In the spring of 2020, ground was broken for a new, 35000 sq.ft. state-of-the-art workshop facility, located just below the old engine shop. The building was opened in 2021  and is large enough to accommodate: the railway’s entire fleet, 7 biodiesel locomotives, 2 steamers, …  9 passenger coaches; track maintenance equipment; and space to undertake servicing indoors, on-site, over the long winter. Dual overhead cranes facilitate heavy repair and fabrication work, and locomotives can be pushed around the shop floor by hand on air casters, [30] maximizing floor space and eliminating the need for fixed tracks inside the building! [29]

Heading Northeast along the line, in a couple of hundred meters the line enters Marshfield Base Station.

Each train consists of a locomotive pushing a single carriage. The locomotives are designed to handle steep gradients which means that, at rest on the level, their sloping boilers look a little odd.

The cog boilers are mounted at an angle of 25%. This is the average grade of the line. When they are on the steepest section of line (Jacobs ladder) they are at 37 %. There is a flat section at the workshops. An explanation of how the water levels were managed with the different gradients can be found here. [28]

Just beyond Base Station, the Ammonoosuc River is crossed on a simple trestle bridge. After rounding a slight curve a straight stretch of about a mile lies ahead, at the end of which the train will stop for water at the Waumbek tank.

In the autumn of 2017, the railway’s season ended early when flood damage occurred to the old trestle bridge over the Ammonoosuc River. A replacement bridge was ordered on 15th December and installation was completed on 6th March 2018. The bridge, sporting faux trusses, was designed and built off-site by Big R Bridge, based in Greeley, Colorado. It was delivered by truck and set in place by Cote Crane of Auburn, ME. After delivery it only took 3.5 days to assemble and install the bridge. The new bridge spans 107 ft.
------------------------------------------------------------------------
What is expected —
Copy the stretch of the passage about the cog railway from "Each train consists" through "a little odd.", renaming "carriage" as "coach".

Given information —
------------------------------------------------------------------------
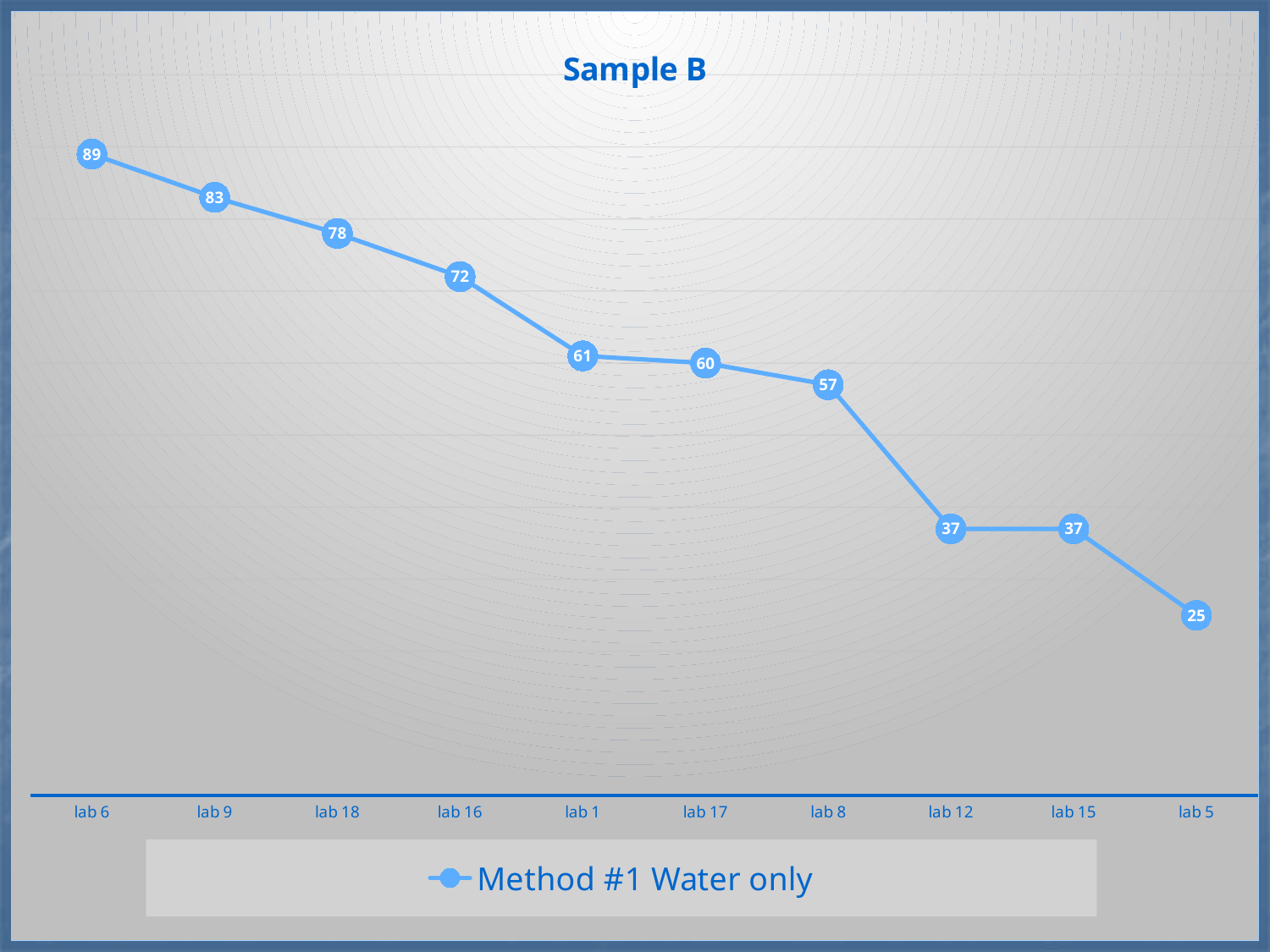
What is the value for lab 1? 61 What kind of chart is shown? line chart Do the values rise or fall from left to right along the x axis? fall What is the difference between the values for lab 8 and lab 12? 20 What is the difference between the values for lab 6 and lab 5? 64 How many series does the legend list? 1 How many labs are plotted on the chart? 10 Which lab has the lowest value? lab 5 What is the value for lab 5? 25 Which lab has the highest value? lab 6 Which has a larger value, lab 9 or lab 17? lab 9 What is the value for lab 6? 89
------------------------------------------------------------------------
Exercise answer —
Each train consists of a locomotive pushing a single coach. The locomotives are designed to handle steep gradients which means that, at rest on the level, their sloping boilers look a little odd.